I knew I’d recover from Covid-19. But when Mam was struck down … that floored me
Irish Times journalist Glen Murphy just about coped with coronavirus. Then his mother fell ill
The Murphy family (left to right): Glen, Jackie, Jess and Robbie. Photograph: Jackie Murphy
It’s very seldom I’ve ever gone home sick from school or work. Mostly because I always felt guilty about calling in sick, even if I genuinely needed to. This is probably why I never expected to be part of a global pandemic.
For me, symptoms of the coronavirus, also known as Covid-19, first began to properly show on the morning of Sunday, March 8th. I’d spent the previous day finishing up a few jobs at the steam railway I volunteer on in Co Laois.
I planned to spend the Sunday there as well and despite the general lack of energy and aches and pains, I took the lift down with a friend of mine from my family home in Co Kildare.
It’s so rare for either of my parents to be unwell in any way, so when I got the phone call about Mam, my spine went cold
By the end of the Sunday I was feeling quite tired and ready for an early night. I stayed at home on the Sunday night before work on Monday afternoon. Even the train journey up from Kildare back to Heuston feels like a blur now, not that anything remarkable happened on board anyway.

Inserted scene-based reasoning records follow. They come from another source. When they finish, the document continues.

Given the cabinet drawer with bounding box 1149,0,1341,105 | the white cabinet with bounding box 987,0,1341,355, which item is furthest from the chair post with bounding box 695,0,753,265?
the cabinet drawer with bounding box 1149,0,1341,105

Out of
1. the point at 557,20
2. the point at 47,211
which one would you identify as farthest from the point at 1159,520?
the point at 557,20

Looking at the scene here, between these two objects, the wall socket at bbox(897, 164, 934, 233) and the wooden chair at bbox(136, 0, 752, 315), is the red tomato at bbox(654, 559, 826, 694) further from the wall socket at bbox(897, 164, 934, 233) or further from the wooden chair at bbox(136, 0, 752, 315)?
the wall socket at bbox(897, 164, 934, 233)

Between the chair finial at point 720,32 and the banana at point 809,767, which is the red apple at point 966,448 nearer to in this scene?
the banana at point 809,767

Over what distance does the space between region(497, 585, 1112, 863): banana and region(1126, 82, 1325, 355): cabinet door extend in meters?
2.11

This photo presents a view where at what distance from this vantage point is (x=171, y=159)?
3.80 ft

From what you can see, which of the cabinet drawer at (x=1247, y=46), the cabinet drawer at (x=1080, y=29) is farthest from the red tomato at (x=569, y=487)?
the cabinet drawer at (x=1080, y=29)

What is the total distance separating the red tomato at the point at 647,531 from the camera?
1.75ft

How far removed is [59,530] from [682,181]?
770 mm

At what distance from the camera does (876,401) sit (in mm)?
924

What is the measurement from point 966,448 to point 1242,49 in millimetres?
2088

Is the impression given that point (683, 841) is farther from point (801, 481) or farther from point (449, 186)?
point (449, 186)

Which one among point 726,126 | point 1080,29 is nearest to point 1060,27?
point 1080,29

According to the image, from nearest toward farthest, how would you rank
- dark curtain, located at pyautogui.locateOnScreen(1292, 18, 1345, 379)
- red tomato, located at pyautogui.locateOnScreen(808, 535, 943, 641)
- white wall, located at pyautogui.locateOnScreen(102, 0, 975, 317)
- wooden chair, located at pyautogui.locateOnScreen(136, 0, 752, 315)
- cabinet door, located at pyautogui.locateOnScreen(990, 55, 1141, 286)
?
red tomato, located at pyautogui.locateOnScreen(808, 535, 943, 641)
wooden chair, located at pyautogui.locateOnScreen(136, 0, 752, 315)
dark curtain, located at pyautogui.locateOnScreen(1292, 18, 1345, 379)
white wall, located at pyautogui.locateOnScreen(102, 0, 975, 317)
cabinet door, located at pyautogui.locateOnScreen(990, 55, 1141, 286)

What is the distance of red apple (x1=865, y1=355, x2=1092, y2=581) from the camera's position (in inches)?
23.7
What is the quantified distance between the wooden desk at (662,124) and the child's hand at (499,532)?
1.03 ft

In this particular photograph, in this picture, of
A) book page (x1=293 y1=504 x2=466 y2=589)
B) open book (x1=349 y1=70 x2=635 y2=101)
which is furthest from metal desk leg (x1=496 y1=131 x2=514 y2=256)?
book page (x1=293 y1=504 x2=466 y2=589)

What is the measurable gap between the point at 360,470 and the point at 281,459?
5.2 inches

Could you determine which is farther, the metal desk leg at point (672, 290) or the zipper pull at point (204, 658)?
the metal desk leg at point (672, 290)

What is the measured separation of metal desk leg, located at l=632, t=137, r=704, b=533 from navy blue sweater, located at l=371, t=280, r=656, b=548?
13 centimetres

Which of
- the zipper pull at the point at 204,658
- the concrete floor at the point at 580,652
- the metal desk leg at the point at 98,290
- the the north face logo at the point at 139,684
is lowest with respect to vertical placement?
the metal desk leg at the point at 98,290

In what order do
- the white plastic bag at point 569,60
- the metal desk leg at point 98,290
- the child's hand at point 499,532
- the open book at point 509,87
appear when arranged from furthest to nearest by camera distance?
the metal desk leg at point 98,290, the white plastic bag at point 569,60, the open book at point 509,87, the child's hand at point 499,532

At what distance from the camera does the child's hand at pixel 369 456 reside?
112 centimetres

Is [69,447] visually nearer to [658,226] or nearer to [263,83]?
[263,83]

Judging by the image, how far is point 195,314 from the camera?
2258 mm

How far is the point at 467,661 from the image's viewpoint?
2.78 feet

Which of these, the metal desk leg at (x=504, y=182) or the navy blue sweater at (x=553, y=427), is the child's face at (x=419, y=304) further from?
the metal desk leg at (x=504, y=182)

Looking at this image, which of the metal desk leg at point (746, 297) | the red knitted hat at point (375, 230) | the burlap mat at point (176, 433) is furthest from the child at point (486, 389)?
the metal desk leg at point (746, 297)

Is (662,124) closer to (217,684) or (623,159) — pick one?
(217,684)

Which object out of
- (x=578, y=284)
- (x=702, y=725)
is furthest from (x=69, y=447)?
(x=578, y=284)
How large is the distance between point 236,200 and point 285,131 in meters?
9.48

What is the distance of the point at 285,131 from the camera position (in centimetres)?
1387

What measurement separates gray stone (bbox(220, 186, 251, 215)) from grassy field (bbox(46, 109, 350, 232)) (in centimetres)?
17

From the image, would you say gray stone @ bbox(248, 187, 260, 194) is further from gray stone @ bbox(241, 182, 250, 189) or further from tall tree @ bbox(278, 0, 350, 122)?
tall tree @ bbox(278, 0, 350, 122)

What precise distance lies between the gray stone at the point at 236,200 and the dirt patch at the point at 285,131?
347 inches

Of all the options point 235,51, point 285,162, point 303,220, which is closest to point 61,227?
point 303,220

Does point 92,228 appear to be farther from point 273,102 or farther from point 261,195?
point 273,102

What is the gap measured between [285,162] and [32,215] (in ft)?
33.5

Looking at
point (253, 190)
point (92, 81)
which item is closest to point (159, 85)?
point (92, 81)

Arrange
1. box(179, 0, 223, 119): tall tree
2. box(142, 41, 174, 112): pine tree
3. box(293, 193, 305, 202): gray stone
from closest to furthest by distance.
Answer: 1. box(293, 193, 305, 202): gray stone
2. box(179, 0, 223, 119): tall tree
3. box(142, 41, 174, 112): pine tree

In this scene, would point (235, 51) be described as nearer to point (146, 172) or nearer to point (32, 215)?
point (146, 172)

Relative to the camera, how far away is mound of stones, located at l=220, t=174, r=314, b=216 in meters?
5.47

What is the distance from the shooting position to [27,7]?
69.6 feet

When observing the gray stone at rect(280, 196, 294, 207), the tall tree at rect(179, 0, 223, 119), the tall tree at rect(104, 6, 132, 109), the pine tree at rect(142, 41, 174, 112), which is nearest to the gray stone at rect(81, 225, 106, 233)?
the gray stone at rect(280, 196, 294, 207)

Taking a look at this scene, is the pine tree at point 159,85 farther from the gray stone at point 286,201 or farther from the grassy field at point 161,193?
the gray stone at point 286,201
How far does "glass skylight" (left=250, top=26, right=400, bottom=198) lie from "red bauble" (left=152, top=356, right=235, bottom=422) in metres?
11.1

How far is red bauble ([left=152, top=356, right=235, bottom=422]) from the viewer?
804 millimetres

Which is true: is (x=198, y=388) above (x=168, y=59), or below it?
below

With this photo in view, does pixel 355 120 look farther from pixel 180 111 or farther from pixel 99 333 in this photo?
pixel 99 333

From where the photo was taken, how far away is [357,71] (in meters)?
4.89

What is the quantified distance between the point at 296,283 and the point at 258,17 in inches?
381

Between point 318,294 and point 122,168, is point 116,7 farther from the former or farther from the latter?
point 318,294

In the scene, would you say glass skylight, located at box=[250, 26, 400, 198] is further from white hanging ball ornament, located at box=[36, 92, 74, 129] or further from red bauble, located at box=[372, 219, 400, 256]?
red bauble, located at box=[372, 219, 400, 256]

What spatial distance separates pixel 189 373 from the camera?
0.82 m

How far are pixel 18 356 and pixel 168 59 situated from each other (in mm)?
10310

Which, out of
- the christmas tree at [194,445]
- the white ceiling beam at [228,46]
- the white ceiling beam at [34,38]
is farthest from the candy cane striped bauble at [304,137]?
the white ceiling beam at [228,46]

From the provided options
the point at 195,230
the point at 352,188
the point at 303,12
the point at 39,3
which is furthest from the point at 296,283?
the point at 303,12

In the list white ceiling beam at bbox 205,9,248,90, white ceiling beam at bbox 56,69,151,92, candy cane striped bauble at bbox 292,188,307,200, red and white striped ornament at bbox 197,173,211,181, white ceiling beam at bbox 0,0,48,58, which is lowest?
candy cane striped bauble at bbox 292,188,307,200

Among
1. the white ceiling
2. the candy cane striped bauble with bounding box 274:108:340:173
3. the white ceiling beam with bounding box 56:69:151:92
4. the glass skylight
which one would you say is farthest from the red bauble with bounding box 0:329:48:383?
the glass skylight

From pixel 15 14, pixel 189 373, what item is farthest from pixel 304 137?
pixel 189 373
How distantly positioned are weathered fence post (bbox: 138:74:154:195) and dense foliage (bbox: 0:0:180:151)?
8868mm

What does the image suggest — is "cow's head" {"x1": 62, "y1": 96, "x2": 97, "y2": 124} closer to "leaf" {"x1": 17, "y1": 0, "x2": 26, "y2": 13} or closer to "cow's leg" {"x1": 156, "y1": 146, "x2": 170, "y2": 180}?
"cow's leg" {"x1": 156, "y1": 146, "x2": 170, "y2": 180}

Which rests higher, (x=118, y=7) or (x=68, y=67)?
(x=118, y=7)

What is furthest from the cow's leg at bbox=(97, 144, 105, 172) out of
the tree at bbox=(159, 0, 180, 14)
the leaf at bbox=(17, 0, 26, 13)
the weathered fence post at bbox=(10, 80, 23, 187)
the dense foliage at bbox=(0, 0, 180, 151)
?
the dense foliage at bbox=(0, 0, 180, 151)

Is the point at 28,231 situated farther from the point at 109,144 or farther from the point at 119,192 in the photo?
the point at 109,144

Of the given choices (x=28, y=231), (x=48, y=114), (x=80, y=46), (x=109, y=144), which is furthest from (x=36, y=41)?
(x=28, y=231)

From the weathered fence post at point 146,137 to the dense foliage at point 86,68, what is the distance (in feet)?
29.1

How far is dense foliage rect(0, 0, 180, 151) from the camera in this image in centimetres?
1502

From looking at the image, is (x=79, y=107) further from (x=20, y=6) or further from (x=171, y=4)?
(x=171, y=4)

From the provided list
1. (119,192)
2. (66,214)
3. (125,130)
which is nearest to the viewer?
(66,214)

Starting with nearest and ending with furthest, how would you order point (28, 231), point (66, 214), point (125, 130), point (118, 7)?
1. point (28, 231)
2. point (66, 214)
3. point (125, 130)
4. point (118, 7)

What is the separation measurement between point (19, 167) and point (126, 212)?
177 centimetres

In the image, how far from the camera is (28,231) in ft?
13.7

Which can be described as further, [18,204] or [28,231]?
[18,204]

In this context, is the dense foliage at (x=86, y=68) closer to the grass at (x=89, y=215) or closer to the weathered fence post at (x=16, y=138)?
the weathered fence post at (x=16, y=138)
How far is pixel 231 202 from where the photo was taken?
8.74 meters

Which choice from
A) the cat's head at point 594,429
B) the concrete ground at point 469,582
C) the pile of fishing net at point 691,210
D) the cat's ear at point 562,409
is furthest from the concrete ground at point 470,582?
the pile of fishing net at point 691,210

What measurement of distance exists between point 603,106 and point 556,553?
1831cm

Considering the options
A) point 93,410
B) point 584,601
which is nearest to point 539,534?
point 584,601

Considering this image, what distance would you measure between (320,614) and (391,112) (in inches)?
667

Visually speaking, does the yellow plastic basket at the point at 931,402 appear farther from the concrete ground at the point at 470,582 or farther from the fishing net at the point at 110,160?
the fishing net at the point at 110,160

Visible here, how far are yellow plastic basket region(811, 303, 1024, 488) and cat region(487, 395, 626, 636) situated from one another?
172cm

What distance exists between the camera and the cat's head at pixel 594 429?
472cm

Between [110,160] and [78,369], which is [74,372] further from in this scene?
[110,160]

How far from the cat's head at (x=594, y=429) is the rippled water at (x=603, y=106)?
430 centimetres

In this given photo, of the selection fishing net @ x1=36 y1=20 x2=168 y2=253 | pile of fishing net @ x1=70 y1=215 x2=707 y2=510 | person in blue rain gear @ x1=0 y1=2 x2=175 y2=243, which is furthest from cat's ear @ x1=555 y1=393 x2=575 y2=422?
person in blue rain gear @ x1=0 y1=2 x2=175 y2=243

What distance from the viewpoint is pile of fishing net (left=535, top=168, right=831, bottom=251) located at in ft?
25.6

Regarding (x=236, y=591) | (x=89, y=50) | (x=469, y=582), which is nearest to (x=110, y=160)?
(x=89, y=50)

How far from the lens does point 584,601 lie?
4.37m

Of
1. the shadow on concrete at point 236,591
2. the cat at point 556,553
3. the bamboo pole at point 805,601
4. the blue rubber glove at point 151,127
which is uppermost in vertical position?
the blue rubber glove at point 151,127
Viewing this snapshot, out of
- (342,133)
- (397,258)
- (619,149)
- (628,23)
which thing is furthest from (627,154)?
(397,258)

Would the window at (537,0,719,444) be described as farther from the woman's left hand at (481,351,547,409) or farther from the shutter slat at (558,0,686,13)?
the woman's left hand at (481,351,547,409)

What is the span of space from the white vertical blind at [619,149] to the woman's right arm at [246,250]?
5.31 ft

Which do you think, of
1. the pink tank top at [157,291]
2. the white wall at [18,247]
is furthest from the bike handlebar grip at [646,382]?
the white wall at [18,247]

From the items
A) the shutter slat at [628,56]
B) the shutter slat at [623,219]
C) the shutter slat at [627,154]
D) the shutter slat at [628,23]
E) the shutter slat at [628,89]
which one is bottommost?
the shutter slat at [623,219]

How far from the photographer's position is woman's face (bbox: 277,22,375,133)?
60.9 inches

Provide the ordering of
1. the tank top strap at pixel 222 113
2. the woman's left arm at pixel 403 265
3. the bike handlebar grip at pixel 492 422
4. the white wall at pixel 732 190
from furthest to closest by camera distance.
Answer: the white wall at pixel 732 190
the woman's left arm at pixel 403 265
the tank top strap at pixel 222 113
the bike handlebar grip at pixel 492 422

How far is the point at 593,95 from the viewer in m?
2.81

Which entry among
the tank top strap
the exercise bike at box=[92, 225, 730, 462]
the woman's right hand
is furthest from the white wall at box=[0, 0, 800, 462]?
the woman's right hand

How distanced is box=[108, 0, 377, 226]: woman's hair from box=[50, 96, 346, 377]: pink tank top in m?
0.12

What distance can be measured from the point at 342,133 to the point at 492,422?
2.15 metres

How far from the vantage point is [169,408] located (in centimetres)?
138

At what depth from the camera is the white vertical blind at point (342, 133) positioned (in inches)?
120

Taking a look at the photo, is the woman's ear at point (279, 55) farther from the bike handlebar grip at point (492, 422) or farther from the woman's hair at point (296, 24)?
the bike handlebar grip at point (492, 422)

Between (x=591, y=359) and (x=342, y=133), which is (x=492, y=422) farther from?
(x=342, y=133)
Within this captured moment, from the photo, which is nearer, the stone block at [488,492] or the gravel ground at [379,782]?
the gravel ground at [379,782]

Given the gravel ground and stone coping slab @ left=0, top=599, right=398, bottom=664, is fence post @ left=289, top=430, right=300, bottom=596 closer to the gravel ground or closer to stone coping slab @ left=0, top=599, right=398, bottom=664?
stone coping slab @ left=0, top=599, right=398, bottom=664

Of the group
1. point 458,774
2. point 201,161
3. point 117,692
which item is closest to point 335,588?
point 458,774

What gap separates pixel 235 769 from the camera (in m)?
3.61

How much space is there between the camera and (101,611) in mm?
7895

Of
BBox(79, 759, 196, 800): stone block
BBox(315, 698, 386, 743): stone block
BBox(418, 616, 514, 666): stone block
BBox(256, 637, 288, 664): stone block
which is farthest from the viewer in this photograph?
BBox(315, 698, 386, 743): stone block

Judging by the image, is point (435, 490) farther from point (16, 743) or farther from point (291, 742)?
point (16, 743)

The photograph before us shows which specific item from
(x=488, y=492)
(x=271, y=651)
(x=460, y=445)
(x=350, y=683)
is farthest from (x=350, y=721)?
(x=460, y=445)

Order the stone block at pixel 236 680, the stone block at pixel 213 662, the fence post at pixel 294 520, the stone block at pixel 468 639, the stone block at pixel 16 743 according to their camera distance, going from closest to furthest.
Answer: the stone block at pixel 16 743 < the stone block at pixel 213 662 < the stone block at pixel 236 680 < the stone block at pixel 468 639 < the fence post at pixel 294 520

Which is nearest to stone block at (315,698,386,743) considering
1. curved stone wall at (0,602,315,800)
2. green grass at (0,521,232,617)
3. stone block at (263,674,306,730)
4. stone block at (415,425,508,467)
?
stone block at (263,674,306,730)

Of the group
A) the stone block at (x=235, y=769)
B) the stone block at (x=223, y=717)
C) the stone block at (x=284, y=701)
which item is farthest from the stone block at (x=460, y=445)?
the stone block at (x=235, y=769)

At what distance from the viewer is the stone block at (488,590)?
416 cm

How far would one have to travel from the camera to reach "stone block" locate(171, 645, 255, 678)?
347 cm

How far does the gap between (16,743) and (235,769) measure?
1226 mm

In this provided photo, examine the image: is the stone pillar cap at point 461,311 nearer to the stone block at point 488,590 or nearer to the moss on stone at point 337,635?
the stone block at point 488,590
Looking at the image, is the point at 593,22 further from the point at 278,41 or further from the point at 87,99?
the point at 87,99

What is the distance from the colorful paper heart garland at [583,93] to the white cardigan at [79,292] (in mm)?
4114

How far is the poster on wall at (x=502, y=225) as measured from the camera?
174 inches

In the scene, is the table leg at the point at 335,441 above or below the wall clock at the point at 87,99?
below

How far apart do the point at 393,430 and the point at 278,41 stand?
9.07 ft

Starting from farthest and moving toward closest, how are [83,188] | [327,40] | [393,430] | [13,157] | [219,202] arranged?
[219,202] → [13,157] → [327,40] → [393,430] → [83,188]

Monday night’s shift in The Irish Times went by with just some headaches which I put down to being over-tired. On Tuesday, I was off work and spent it mostly in my room trying to sleep it off.
Aches and pains
By Wednesday morning, I was feeling awful. Weak and covered in aches and pains with a splitting headache and fever. Within a half an hour of getting to work I went home. I was by now convinced that I had picked up the virus.
My test came on the Friday of the same week. I had been expecting the doctor to be in full protective clothing but was still shocked when I saw them standing in the car park outside my apartment waiting for me. I normally prefer when my sci-fi stays on TV.
I tested positive, the result delivered to me by phone on Sunday, March 15th – a week to the day since my symptoms first began.
Then the worrying hit and hit hard. Several of my friends that I volunteer with at the railway are in their 60s at least, so my thought was that I’d passed it on to them. Thankfully, no one I worked with that weekend has shown any symptoms or tested positive for the virus.
My parents have not been so fortunate. I spent that weekend of initial symptoms at home with them in close contact. I hugged them both goodbye before going back to work. Dad developed a bit of a fever and a cough and is now fine but Mam fared worse.
Ireland’s response may not have been perfect but it’s still commendable
She became short of breath with a cough and while I was still in quarantine in my apartment, she was brought into hospital where she was tested for the virus and received a chest X-ray. This X-ray showed she had developed pneumonia. This floored me.
It’s so rare for either of my parents to be unwell in any way, so when I got the phone call about Mam, my spine went cold. It’s a completely helpless feeling. All I wanted to do was speak to her and give her a big hug but I knew I couldn’t and I knew there was nothing I could do.
Mam has since been allowed to come home from hospital after testing positive for Covid-19. She’s recovering in the comfort of her own bed. Even so, I can’t help but worry. This was my biggest fear realised.
Someone I love and care for deeply, being struck down by this unknown disease. I knew all along that if I contracted it, I’d recover. My illness was a million miles from a picnic but it was bearable for someone my age (25) with no underlying issues at all.
I know that if anything more serious had come of my mother’s condition, I would only have blamed myself. Truth be told I still do, no matter how unreasonable or hard on myself that may be. I’ve no idea where I picked it up but I never wanted to bring it home.
We will pull through this pandemic and one day, the time the world slowed down will be nothing more than a memory. We can beat this virus but we must each do our part and take our responsibility seriously.
Maintain your distance from others, work from home, don’t leave the house unless absolutely necessary, call your elderly relatives and neighbours to check in on them. A simple call or text could mean the world of difference to those battling loneliness.
Even now, I see the number of cases growing with deaths continuing to increase on the continent. Our experience as a nation pales in comparison to them so far and I sincerely hope it remains this way. They are experiencing an era of almost unknown suffering as the world continues to come to grips with the Covid-19 era.
Ireland’s response may not have been perfect but it’s still commendable. Ireland answered the door when the world came knocking and it’s doing its best to close it again.
Through this pandemic there have been glimmers of humanity and progress. For example, the virus’s epicentre in China’s Hubei province has begun lifting lockdown restrictions and the Cuban doctors arriving in Italy to help with the outbreak there.
These moments show people are capable of coming together for a greater good. These moments remind us we can be kind. These moments remind us that there is hope.
My mother will recover but for now I can only sit and wait until the day I get to give her a hug again.